-- START OF RECORDS FOR THE EXERCISE --
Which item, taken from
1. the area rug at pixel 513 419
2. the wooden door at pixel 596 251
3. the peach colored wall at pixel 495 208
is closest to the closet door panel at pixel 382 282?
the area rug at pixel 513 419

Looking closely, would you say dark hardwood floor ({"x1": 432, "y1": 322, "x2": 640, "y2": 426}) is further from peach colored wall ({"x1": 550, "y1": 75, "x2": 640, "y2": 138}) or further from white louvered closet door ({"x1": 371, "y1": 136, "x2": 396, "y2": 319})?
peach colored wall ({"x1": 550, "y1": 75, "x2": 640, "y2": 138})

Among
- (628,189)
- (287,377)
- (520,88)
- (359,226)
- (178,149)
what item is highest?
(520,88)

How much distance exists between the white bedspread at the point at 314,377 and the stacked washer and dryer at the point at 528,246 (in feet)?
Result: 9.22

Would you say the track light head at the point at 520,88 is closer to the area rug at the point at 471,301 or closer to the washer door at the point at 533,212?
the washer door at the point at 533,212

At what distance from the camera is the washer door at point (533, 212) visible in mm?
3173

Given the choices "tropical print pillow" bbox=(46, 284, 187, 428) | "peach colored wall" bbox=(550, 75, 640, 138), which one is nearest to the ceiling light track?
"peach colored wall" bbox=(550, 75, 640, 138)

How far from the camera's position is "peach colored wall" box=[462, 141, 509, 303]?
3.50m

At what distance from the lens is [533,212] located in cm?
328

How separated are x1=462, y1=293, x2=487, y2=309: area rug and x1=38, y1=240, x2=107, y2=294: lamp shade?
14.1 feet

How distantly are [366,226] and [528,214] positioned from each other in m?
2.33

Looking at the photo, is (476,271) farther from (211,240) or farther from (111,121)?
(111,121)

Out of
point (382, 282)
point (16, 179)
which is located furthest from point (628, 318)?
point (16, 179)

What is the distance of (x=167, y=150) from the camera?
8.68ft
-- END OF RECORDS FOR THE EXERCISE --
# [TASK]
Quote the lines above, starting with the line that contains "Would you say the" and continuing through the final line, both included.

# [ANSWER TO THIS TASK]
Would you say the track light head at the point at 520,88 is closer to the area rug at the point at 471,301 or closer to the washer door at the point at 533,212?
the washer door at the point at 533,212

At what distance from the camera is the washer door at point (533, 212) visible in mm?
3173

Given the choices "tropical print pillow" bbox=(46, 284, 187, 428) | "peach colored wall" bbox=(550, 75, 640, 138), which one is nearest to the ceiling light track?
"peach colored wall" bbox=(550, 75, 640, 138)

How far from the camera's position is "peach colored wall" box=[462, 141, 509, 303]?
3.50m

At what distance from the lens is [533,212] located in cm?
328

How separated are x1=462, y1=293, x2=487, y2=309: area rug and x1=38, y1=240, x2=107, y2=294: lamp shade?
14.1 feet

How distantly are [366,226] and [528,214] positioned from each other in m?
2.33

Looking at the photo, is (476,271) farther from (211,240) or farther from (111,121)?
(111,121)

Out of
point (382, 282)
point (16, 179)
which is located furthest from point (628, 318)?
point (16, 179)

What is the distance of (x=167, y=150) from the camera?
8.68ft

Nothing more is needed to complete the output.